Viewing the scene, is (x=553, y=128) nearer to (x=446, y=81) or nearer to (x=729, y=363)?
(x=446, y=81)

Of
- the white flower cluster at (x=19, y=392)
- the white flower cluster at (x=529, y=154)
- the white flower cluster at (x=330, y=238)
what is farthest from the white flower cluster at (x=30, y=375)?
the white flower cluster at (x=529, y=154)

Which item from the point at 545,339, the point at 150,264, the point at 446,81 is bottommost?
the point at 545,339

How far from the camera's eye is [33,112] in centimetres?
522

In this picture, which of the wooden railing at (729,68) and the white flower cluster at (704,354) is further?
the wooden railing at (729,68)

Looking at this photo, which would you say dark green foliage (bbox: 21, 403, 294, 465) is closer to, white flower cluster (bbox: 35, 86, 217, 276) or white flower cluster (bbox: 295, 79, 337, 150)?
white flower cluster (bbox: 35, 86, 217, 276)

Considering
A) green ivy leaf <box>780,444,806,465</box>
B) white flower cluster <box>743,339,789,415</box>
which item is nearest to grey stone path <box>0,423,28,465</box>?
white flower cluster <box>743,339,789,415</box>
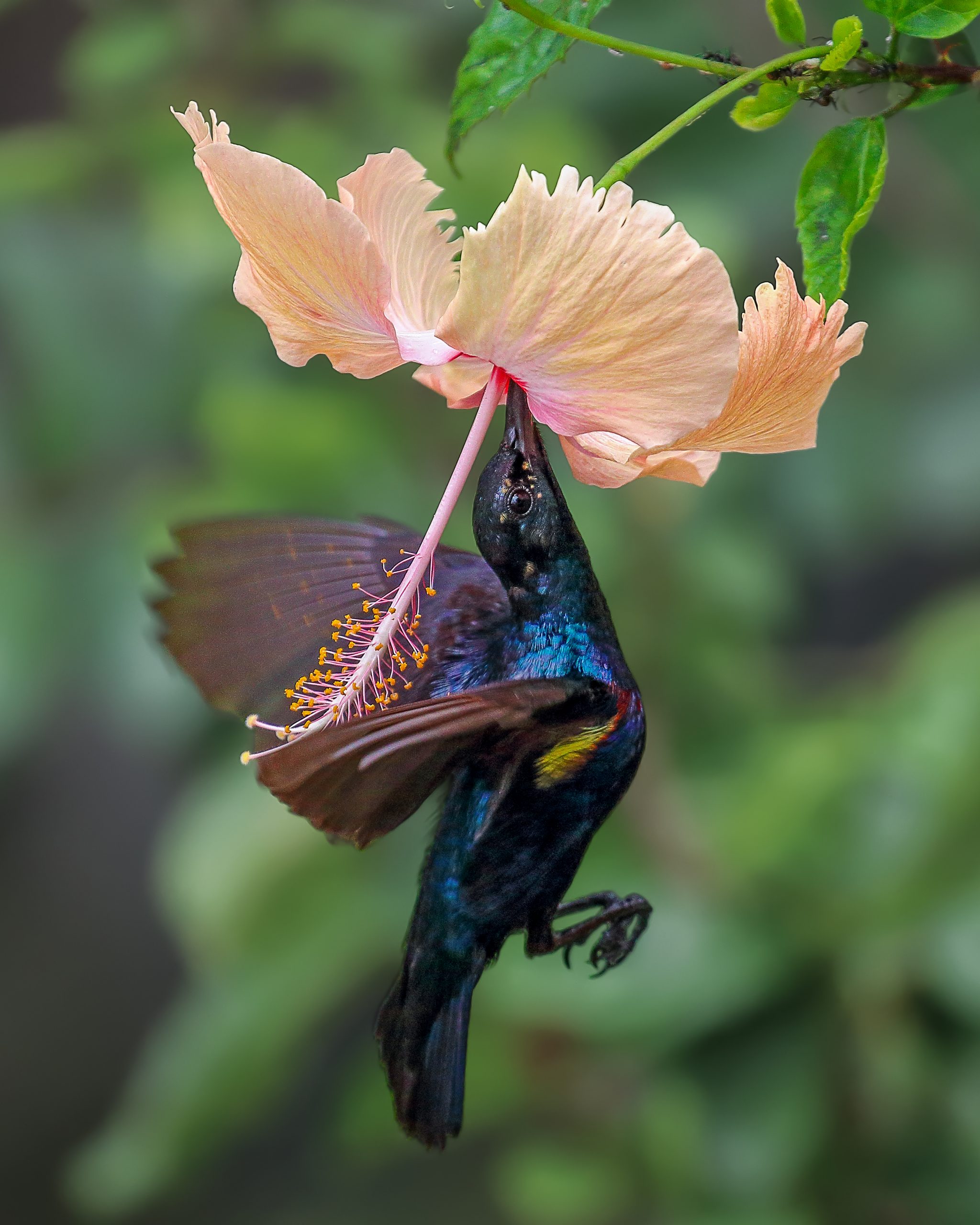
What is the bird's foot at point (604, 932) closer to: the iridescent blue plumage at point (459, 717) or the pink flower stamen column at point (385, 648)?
the iridescent blue plumage at point (459, 717)

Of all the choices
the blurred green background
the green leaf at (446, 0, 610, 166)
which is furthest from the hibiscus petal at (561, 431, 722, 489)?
the blurred green background

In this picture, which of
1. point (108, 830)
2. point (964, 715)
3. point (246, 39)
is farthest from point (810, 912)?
point (108, 830)

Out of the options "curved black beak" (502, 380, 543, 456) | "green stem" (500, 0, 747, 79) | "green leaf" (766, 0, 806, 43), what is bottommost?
"curved black beak" (502, 380, 543, 456)

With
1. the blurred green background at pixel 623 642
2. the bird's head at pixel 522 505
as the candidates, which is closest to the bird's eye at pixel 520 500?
the bird's head at pixel 522 505

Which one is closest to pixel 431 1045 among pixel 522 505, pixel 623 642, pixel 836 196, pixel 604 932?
Answer: pixel 604 932

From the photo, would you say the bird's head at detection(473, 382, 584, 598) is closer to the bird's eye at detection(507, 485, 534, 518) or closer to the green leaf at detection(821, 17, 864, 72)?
the bird's eye at detection(507, 485, 534, 518)

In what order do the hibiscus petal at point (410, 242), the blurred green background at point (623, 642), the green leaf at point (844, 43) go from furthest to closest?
the blurred green background at point (623, 642) → the hibiscus petal at point (410, 242) → the green leaf at point (844, 43)
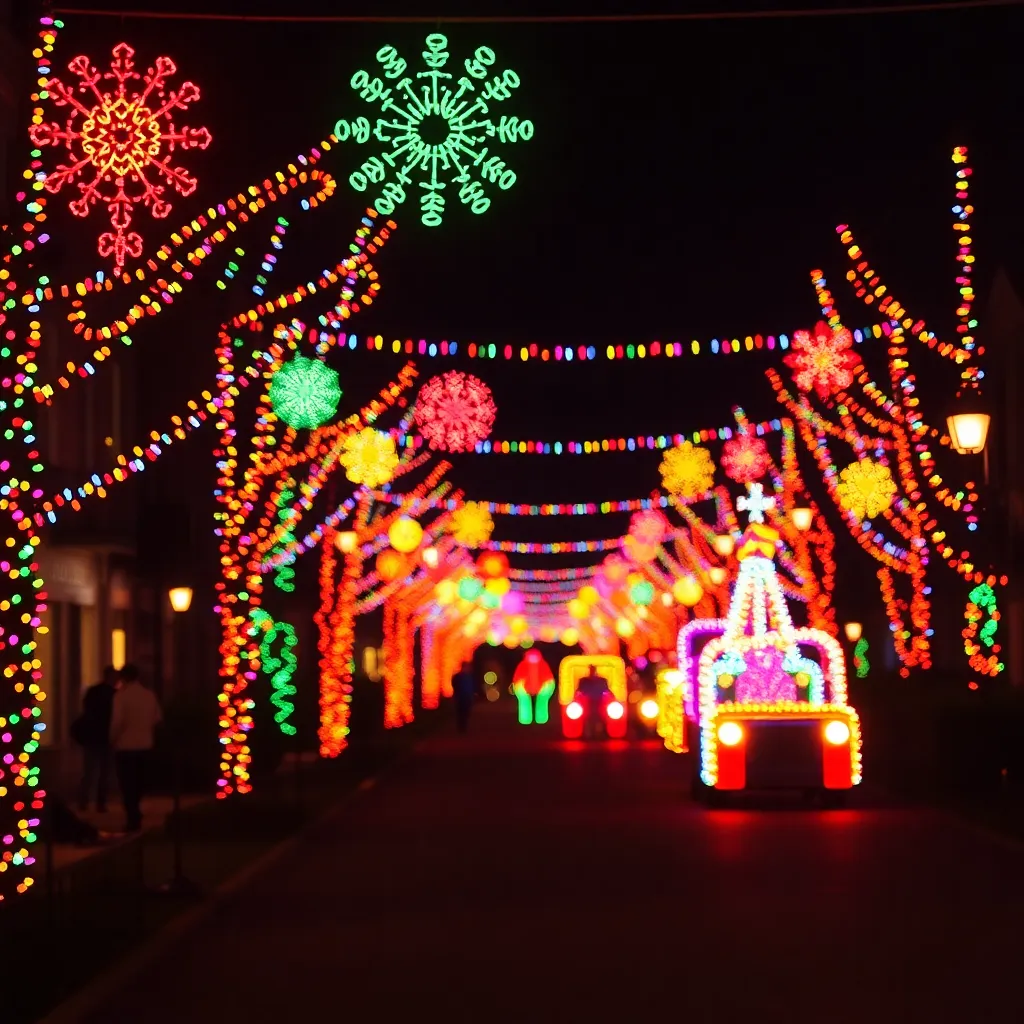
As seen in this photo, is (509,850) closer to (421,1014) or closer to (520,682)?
(421,1014)

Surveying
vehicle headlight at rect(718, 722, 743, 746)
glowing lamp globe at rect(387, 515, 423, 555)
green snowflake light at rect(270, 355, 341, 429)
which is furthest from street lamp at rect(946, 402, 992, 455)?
glowing lamp globe at rect(387, 515, 423, 555)

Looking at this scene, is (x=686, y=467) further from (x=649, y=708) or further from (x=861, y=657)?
(x=861, y=657)

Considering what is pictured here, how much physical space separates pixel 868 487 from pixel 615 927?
22371 millimetres

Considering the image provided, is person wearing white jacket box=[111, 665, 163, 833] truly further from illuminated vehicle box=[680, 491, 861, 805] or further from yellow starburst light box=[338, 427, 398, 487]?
yellow starburst light box=[338, 427, 398, 487]

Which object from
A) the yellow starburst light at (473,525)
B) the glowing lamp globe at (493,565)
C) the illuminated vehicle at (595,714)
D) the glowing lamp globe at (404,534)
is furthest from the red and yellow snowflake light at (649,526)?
the glowing lamp globe at (404,534)

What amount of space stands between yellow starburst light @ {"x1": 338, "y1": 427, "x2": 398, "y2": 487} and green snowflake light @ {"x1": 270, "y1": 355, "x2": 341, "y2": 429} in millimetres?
6976

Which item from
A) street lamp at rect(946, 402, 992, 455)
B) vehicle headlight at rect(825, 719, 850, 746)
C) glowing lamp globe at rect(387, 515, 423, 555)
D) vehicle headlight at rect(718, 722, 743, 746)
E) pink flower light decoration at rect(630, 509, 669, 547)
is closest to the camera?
street lamp at rect(946, 402, 992, 455)

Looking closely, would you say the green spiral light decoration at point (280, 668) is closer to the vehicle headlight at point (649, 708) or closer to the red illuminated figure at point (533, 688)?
the vehicle headlight at point (649, 708)

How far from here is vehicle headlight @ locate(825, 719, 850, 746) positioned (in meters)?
26.4

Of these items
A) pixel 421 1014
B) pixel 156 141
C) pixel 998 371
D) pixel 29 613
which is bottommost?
pixel 421 1014

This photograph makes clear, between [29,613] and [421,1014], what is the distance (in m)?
4.41

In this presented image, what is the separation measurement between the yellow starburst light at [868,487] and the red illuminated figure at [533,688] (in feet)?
121

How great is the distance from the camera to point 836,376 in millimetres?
29469

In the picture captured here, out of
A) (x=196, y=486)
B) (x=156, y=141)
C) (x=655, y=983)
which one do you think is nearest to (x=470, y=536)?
(x=196, y=486)
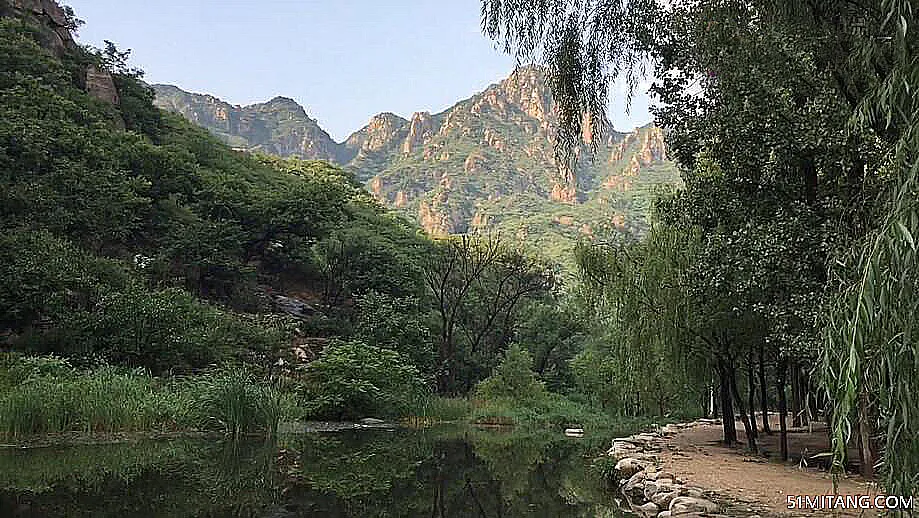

——

CHALLENGE:
Set out all the rows above as a numbered list, with the blank lines and the pictures left out.

RESULT FOR THIS EXERCISE:
1. Viewing the scene, is (x=553, y=128) nearer to (x=446, y=81) or nearer to (x=729, y=363)?
2. (x=446, y=81)
3. Of
4. - the white flower cluster at (x=19, y=392)
5. - the white flower cluster at (x=529, y=154)
6. - the white flower cluster at (x=330, y=238)
7. what is farthest from the white flower cluster at (x=30, y=375)?
8. the white flower cluster at (x=529, y=154)
9. Which item from the point at 545,339, the point at 150,264, the point at 446,81 is bottommost?
10. the point at 545,339
11. How far from the camera's eye is [33,112] in centimetres?
12. 522
13. In this picture, which of the wooden railing at (729,68) and the white flower cluster at (704,354) is further?
14. the wooden railing at (729,68)
15. Looking at this photo, which would you say dark green foliage (bbox: 21, 403, 294, 465) is closer to, white flower cluster (bbox: 35, 86, 217, 276) or white flower cluster (bbox: 295, 79, 337, 150)?
16. white flower cluster (bbox: 35, 86, 217, 276)
17. Considering
18. A) green ivy leaf <box>780,444,806,465</box>
19. B) white flower cluster <box>743,339,789,415</box>
20. which item is nearest to grey stone path <box>0,423,28,465</box>?
21. white flower cluster <box>743,339,789,415</box>
22. What is the bird's foot at point (604, 932) closer to: the iridescent blue plumage at point (459, 717) or the pink flower stamen column at point (385, 648)?
23. the iridescent blue plumage at point (459, 717)
24. Of all the choices
25. the blurred green background
26. the green leaf at (446, 0, 610, 166)
27. which is furthest from the hibiscus petal at (561, 431, 722, 489)?
28. the blurred green background
29. In this picture, which of
30. 1. point (108, 830)
31. 2. point (964, 715)
32. 3. point (246, 39)
33. is farthest from point (810, 912)?
34. point (108, 830)
35. Out of the options "curved black beak" (502, 380, 543, 456) | "green stem" (500, 0, 747, 79) | "green leaf" (766, 0, 806, 43), what is bottommost?
36. "curved black beak" (502, 380, 543, 456)
37. With
38. 1. the blurred green background at pixel 623 642
39. 2. the bird's head at pixel 522 505
40. as the candidates, which is closest to the bird's eye at pixel 520 500?
41. the bird's head at pixel 522 505
42. Which one is closest to pixel 431 1045 among pixel 522 505, pixel 623 642, pixel 836 196, pixel 604 932?
43. Answer: pixel 604 932
44. From the photo, would you say the bird's head at detection(473, 382, 584, 598) is closer to the bird's eye at detection(507, 485, 534, 518) or closer to the green leaf at detection(821, 17, 864, 72)?
45. the bird's eye at detection(507, 485, 534, 518)
46. In what order do the hibiscus petal at point (410, 242), the blurred green background at point (623, 642), the green leaf at point (844, 43) go from furthest to closest?
47. the blurred green background at point (623, 642) → the hibiscus petal at point (410, 242) → the green leaf at point (844, 43)
48. As seen in this photo, is (509,850) closer to (421,1014) or closer to (520,682)?
49. (421,1014)
50. Surveying
51. vehicle headlight at rect(718, 722, 743, 746)
52. glowing lamp globe at rect(387, 515, 423, 555)
53. green snowflake light at rect(270, 355, 341, 429)
54. which is furthest from street lamp at rect(946, 402, 992, 455)?
55. glowing lamp globe at rect(387, 515, 423, 555)
56. Looking at this scene, is (x=686, y=467) further from (x=649, y=708) or further from (x=861, y=657)?
57. (x=861, y=657)
58. Considering what is pictured here, how much physical space separates pixel 868 487 from pixel 615 927?
59. 22371 millimetres
60. Considering the image provided, is person wearing white jacket box=[111, 665, 163, 833] truly further from illuminated vehicle box=[680, 491, 861, 805] or further from yellow starburst light box=[338, 427, 398, 487]?
61. yellow starburst light box=[338, 427, 398, 487]
62. Which object from
63. A) the yellow starburst light at (473,525)
64. B) the glowing lamp globe at (493,565)
65. C) the illuminated vehicle at (595,714)
66. D) the glowing lamp globe at (404,534)
67. is furthest from the red and yellow snowflake light at (649,526)?
68. the glowing lamp globe at (404,534)
69. What amount of space stands between yellow starburst light @ {"x1": 338, "y1": 427, "x2": 398, "y2": 487} and green snowflake light @ {"x1": 270, "y1": 355, "x2": 341, "y2": 429} in millimetres?
70. 6976
71. Which item from
72. A) street lamp at rect(946, 402, 992, 455)
73. B) vehicle headlight at rect(825, 719, 850, 746)
74. C) glowing lamp globe at rect(387, 515, 423, 555)
75. D) vehicle headlight at rect(718, 722, 743, 746)
76. E) pink flower light decoration at rect(630, 509, 669, 547)
77. is closest to the camera?
78. street lamp at rect(946, 402, 992, 455)
79. Looking closely, would you say the green spiral light decoration at point (280, 668) is closer to the vehicle headlight at point (649, 708) or closer to the red illuminated figure at point (533, 688)?
80. the vehicle headlight at point (649, 708)
81. How far from here is vehicle headlight @ locate(825, 719, 850, 746) positioned (in meters)?
82. 26.4
83. Of these items
84. A) pixel 421 1014
85. B) pixel 156 141
86. C) pixel 998 371
87. D) pixel 29 613
88. which is bottommost?
89. pixel 421 1014
90. This photograph makes clear, between [29,613] and [421,1014], what is the distance (in m)?
91. 4.41
92. In this presented image, what is the separation measurement between the yellow starburst light at [868,487] and the red illuminated figure at [533,688] (in feet)?
93. 121
94. How great is the distance from the camera to point 836,376 in millimetres?
95. 29469
96. In the picture captured here, out of
97. A) (x=196, y=486)
98. B) (x=156, y=141)
99. C) (x=655, y=983)
100. which one do you think is nearest to (x=470, y=536)?
101. (x=196, y=486)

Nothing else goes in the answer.